V. Ryan © 2006 - 2009

 

A scientific understanding of the properties of modern materials and the availability of computer software have made it possible to construct new types of bridges. A typical cable stay bridge can be seen below. These are modern bridges designed using computer aided design (CAD). Bridge designers are now able to design a bridge on computer, simulate its use and correct any faults before building begins. Modern materials, especially special steels are used to construct this type of bridge. This means that bridges can be made from lighter, stronger materials and engineered precisely. Today materials are used efficiently.
Older bridges (built in the 19th and early 20th century) such as suspension bridges were designed on paper and the design could not be simulated before being built. Consequently, designers ensured that early steel/stone/concrete bridges were constructed from more materials than were actually required - just in case the final bridge was too weak and collapsed.

   

 

   

Unlike suspension bridges, cable stay bridges do not need anchor blocks.
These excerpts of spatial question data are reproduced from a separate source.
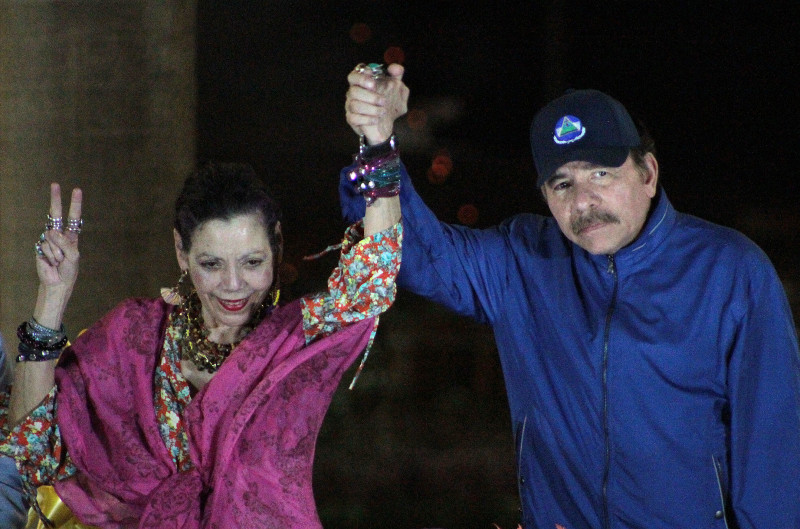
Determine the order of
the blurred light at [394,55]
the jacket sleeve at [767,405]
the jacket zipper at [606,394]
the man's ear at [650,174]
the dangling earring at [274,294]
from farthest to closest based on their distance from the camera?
the blurred light at [394,55] < the dangling earring at [274,294] < the man's ear at [650,174] < the jacket zipper at [606,394] < the jacket sleeve at [767,405]

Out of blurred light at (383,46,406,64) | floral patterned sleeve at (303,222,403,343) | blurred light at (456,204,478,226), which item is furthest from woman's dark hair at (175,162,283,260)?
blurred light at (456,204,478,226)

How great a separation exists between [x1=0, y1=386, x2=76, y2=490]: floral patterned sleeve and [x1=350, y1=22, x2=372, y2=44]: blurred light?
7.48ft

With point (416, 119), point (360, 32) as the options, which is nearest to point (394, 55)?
point (360, 32)

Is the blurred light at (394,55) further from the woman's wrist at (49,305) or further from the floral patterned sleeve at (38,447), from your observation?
the floral patterned sleeve at (38,447)

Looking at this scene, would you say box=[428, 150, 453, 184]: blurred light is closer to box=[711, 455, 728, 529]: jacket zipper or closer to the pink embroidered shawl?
the pink embroidered shawl

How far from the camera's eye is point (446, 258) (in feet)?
8.51

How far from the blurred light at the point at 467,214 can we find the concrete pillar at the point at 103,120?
4.19 feet

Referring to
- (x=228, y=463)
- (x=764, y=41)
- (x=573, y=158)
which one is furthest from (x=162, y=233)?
(x=764, y=41)

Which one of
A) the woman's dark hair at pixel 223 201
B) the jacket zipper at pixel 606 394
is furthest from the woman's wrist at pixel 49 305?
the jacket zipper at pixel 606 394

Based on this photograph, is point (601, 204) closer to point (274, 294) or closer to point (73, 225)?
point (274, 294)

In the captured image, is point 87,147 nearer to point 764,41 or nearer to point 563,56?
point 563,56

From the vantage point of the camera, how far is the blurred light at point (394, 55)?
14.6 feet

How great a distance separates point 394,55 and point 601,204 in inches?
88.2

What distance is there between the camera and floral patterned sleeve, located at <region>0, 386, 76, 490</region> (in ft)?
8.96
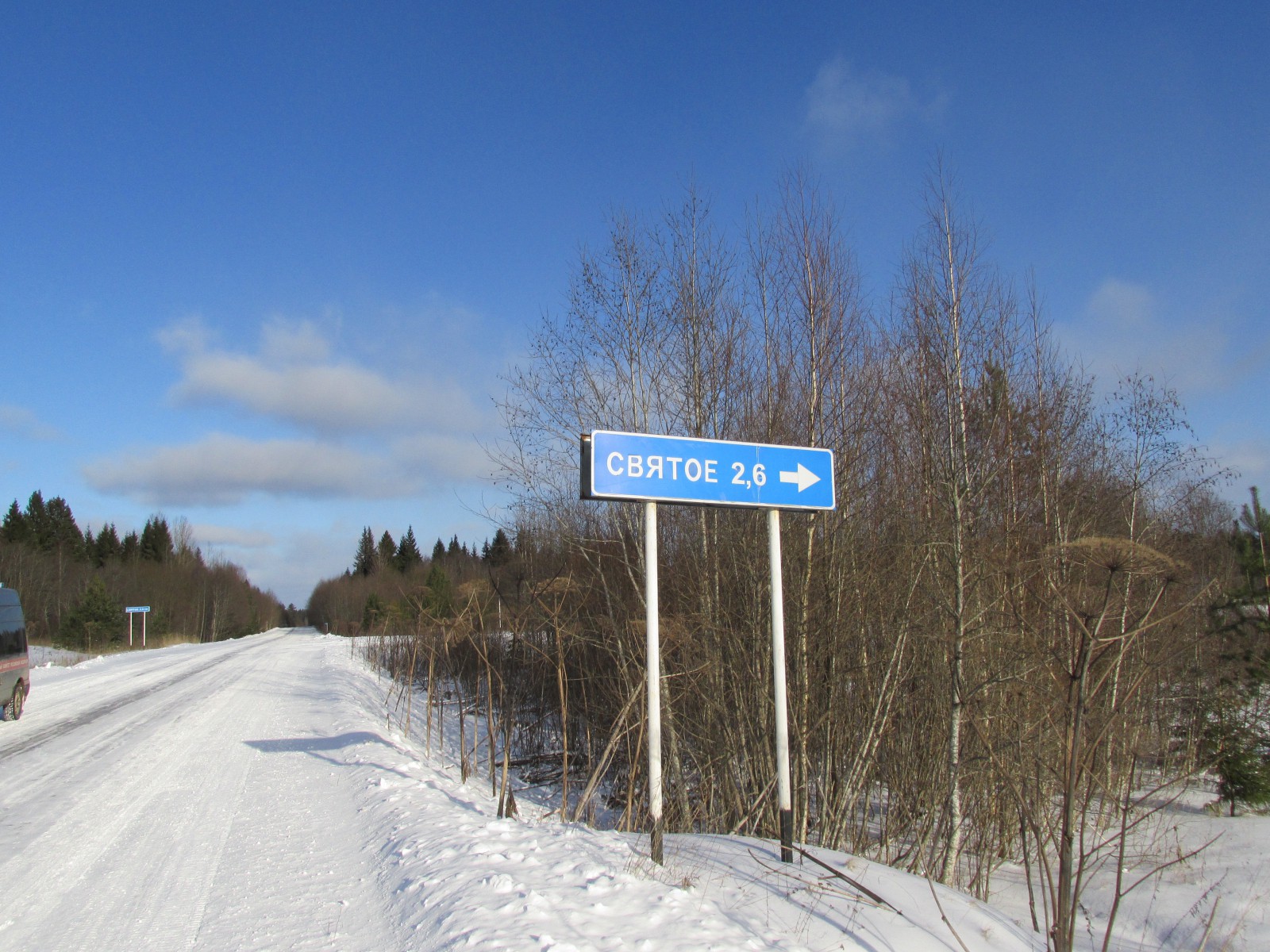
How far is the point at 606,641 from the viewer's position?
996cm

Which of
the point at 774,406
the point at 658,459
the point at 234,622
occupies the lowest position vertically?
the point at 234,622

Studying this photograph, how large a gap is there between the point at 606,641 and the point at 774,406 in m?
3.54

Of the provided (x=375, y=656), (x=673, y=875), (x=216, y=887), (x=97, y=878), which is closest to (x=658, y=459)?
(x=673, y=875)

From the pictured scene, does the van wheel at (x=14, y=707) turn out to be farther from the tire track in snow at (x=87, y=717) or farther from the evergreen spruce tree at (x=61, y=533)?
the evergreen spruce tree at (x=61, y=533)

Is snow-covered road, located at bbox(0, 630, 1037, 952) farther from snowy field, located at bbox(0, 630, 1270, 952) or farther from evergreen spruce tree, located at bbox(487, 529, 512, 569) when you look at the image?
evergreen spruce tree, located at bbox(487, 529, 512, 569)

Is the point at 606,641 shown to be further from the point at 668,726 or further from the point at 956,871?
the point at 956,871

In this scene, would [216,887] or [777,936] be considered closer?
[777,936]

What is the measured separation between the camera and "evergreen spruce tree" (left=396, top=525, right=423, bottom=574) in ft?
317

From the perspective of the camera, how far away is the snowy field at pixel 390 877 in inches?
159

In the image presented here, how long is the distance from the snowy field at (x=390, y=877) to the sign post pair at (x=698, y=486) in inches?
26.9

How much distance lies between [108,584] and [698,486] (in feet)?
225

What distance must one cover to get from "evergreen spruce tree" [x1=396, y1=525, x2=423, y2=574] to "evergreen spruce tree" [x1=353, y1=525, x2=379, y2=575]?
131 inches

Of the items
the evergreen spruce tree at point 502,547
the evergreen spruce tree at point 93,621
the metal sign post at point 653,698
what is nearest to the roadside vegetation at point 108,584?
the evergreen spruce tree at point 93,621

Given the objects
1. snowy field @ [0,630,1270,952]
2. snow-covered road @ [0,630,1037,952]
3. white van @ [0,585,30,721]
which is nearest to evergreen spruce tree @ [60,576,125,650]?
white van @ [0,585,30,721]
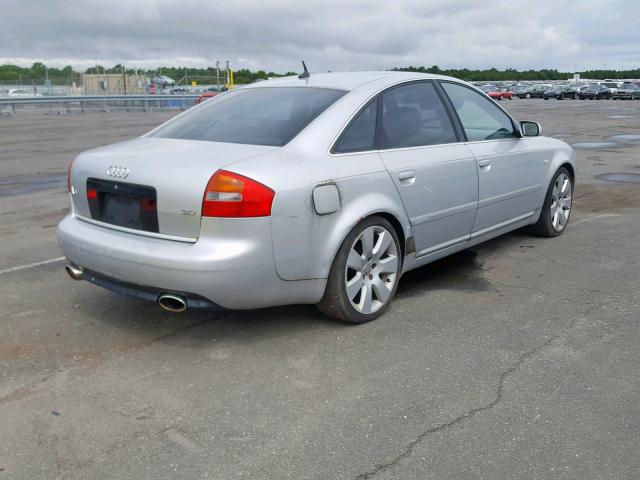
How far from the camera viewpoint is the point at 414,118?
16.0 ft

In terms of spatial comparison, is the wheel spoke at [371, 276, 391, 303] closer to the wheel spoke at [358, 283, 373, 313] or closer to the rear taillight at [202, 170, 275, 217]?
the wheel spoke at [358, 283, 373, 313]

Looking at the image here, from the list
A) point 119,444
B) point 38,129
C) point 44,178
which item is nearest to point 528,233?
point 119,444

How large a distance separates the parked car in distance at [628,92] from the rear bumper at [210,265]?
200ft

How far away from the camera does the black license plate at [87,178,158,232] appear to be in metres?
3.81

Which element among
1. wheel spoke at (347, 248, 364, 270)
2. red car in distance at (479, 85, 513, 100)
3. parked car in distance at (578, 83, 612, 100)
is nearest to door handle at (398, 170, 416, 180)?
wheel spoke at (347, 248, 364, 270)

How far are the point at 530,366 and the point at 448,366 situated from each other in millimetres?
453

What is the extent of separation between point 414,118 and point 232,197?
1830mm

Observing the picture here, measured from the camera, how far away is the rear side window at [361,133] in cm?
422

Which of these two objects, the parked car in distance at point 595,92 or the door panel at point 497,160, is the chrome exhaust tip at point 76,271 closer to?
the door panel at point 497,160

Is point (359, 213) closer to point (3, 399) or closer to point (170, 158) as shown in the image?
point (170, 158)

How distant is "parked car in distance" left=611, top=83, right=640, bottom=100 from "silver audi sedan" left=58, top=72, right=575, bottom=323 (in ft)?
193

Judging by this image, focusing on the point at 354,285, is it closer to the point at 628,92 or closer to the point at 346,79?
the point at 346,79

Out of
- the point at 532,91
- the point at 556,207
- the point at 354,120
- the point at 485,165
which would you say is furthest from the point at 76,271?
the point at 532,91

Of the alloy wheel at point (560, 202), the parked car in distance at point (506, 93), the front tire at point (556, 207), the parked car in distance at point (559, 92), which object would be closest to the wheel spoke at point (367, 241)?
the front tire at point (556, 207)
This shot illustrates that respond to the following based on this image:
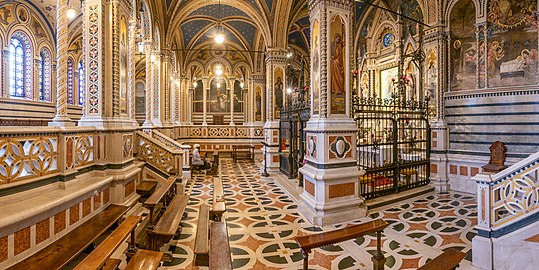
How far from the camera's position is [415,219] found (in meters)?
6.08

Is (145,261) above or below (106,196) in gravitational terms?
below

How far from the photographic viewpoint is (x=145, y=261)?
10.4 feet

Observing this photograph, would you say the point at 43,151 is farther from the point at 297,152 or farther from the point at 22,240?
the point at 297,152

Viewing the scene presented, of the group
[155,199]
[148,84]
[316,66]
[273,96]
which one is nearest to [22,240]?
[155,199]

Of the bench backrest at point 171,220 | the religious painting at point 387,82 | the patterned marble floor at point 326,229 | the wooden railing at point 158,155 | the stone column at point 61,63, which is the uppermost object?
the religious painting at point 387,82

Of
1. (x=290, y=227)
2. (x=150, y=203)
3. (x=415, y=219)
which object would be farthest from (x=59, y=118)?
(x=415, y=219)

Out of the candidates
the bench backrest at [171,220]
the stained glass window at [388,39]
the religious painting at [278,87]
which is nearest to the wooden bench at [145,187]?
the bench backrest at [171,220]

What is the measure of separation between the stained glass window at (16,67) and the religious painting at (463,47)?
17.5 m

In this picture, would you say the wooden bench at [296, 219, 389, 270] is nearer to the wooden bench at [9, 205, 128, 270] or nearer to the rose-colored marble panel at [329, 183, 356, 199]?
the rose-colored marble panel at [329, 183, 356, 199]

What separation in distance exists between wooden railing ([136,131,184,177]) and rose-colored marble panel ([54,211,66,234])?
397cm

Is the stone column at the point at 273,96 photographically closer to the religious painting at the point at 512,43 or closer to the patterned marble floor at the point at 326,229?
the patterned marble floor at the point at 326,229

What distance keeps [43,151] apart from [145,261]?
2312 mm

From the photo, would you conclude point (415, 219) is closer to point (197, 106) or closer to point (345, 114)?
point (345, 114)

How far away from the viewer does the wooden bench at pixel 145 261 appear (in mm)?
3036
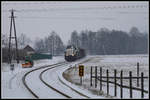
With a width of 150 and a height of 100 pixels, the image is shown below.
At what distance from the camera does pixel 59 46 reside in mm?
124938

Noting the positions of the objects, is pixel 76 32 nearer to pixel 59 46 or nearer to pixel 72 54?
pixel 59 46

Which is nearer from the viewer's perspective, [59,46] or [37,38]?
[59,46]

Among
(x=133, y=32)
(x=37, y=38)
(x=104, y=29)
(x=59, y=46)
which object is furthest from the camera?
(x=37, y=38)

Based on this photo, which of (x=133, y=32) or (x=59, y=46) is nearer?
(x=59, y=46)

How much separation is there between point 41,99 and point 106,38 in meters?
125

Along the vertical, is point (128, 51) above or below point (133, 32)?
below

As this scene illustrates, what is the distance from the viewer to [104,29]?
524ft

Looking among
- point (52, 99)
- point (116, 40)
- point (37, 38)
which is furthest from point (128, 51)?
point (52, 99)

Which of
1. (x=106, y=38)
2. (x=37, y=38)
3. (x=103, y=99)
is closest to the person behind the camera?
(x=103, y=99)

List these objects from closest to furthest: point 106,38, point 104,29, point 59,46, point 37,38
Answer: point 59,46 → point 106,38 → point 104,29 → point 37,38

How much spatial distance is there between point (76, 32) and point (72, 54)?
92.2m

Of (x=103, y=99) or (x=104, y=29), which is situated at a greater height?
(x=104, y=29)

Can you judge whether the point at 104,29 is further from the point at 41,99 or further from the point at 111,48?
the point at 41,99

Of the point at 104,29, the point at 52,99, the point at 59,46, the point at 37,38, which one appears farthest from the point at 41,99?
the point at 37,38
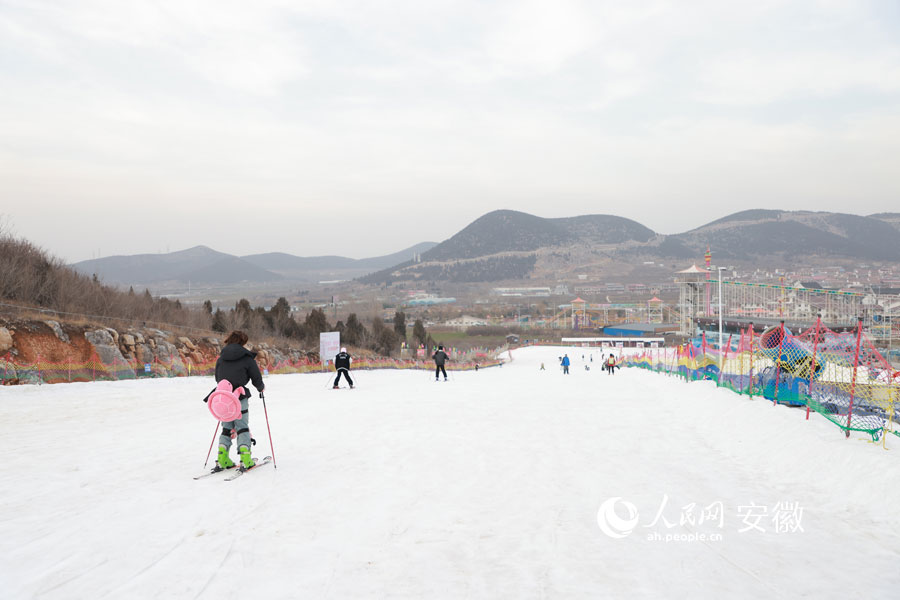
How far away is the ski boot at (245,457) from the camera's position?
6.64 metres

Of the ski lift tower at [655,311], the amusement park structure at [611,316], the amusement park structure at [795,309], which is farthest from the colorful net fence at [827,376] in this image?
the ski lift tower at [655,311]

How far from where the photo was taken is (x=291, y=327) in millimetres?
43469

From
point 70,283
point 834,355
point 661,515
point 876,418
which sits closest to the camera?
point 661,515

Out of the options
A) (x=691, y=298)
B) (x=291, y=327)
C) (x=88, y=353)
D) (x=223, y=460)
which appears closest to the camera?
(x=223, y=460)

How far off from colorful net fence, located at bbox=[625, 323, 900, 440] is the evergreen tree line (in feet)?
98.8

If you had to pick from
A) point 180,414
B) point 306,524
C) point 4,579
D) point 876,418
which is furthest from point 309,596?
point 180,414

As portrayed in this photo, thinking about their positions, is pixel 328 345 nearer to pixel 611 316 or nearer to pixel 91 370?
pixel 91 370

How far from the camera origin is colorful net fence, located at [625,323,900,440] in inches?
297

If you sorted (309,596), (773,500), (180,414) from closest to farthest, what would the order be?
(309,596)
(773,500)
(180,414)

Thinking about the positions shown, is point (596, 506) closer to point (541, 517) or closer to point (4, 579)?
point (541, 517)

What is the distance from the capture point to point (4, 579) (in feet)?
12.3

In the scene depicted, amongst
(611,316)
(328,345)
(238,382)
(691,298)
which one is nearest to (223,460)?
(238,382)

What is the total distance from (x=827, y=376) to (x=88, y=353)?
1946cm

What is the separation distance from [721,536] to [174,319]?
103 feet
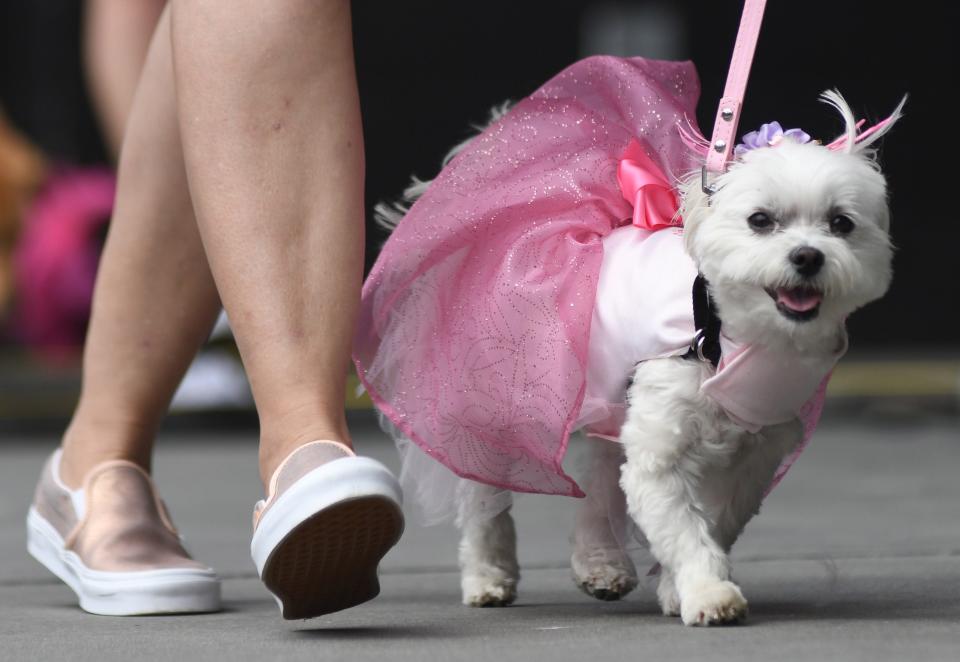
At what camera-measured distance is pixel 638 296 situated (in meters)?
2.71

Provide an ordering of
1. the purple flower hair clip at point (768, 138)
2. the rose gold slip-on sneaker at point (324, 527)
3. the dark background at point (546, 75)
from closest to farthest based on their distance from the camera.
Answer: the rose gold slip-on sneaker at point (324, 527), the purple flower hair clip at point (768, 138), the dark background at point (546, 75)

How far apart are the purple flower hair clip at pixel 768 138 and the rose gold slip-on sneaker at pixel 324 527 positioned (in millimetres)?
809

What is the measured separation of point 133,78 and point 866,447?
345cm

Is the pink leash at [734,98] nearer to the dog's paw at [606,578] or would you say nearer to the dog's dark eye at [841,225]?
the dog's dark eye at [841,225]

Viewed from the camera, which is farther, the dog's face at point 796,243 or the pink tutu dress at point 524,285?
the pink tutu dress at point 524,285

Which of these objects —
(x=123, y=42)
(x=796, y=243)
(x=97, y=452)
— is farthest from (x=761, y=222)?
(x=123, y=42)

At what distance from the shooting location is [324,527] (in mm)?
2301

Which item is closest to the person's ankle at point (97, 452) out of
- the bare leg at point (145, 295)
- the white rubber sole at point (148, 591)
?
the bare leg at point (145, 295)

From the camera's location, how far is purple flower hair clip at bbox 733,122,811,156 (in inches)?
105

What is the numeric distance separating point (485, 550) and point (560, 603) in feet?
0.56

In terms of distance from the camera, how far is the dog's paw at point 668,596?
2721 millimetres

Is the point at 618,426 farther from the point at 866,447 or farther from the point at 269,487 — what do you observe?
the point at 866,447

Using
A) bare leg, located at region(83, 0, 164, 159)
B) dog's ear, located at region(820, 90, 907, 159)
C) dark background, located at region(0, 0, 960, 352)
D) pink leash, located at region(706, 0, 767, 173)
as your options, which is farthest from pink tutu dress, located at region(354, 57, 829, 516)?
dark background, located at region(0, 0, 960, 352)

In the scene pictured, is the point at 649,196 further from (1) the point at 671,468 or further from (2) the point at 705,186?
(1) the point at 671,468
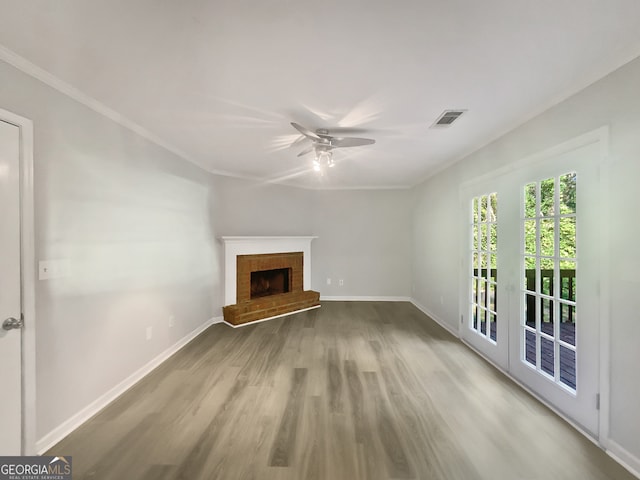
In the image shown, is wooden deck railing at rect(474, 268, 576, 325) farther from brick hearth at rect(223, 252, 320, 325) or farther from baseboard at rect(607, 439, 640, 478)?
brick hearth at rect(223, 252, 320, 325)

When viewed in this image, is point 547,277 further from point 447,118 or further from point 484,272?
point 447,118

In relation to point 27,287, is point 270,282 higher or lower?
lower

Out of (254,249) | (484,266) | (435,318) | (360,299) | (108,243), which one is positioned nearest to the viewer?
(108,243)

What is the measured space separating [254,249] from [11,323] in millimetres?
3124

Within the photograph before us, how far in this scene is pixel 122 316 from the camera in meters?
2.35

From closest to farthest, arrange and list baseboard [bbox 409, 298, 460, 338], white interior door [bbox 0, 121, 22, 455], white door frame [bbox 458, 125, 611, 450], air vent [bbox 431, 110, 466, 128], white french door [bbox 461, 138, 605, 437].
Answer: white interior door [bbox 0, 121, 22, 455], white door frame [bbox 458, 125, 611, 450], white french door [bbox 461, 138, 605, 437], air vent [bbox 431, 110, 466, 128], baseboard [bbox 409, 298, 460, 338]

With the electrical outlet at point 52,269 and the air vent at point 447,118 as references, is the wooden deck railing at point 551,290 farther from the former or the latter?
the electrical outlet at point 52,269

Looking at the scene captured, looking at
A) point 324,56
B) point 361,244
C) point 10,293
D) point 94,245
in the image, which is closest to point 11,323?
point 10,293

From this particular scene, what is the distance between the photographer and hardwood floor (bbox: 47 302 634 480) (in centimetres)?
154

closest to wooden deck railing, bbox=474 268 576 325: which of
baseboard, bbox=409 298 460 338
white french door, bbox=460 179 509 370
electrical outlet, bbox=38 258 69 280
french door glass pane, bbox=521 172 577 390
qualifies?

The cables are fixed to either side of each tower - this means that the weight of each side of the bridge counter balances the opposite side.
The absence of anchor blocks substantially reduces the amount of materials needed and the cost of building the bridge.
Also, the towers tend to be positioned down the centre of the roadway and half as many towers are needed compared to suspension bridges.

   
 
   

Two well known cable stay bridges can be found in France. The ‘Le Pont de Normandie’, can be found in Normandy, Northern France. This was once the longest cable stay bridge in the world. However, this engineering feat has been surpassed in dramatic style by the opening of the Millau Bridge in Southern France. This cable stay bridge is the highest bridge in the world, with its deck almost at the same height as the Eiffel Tower.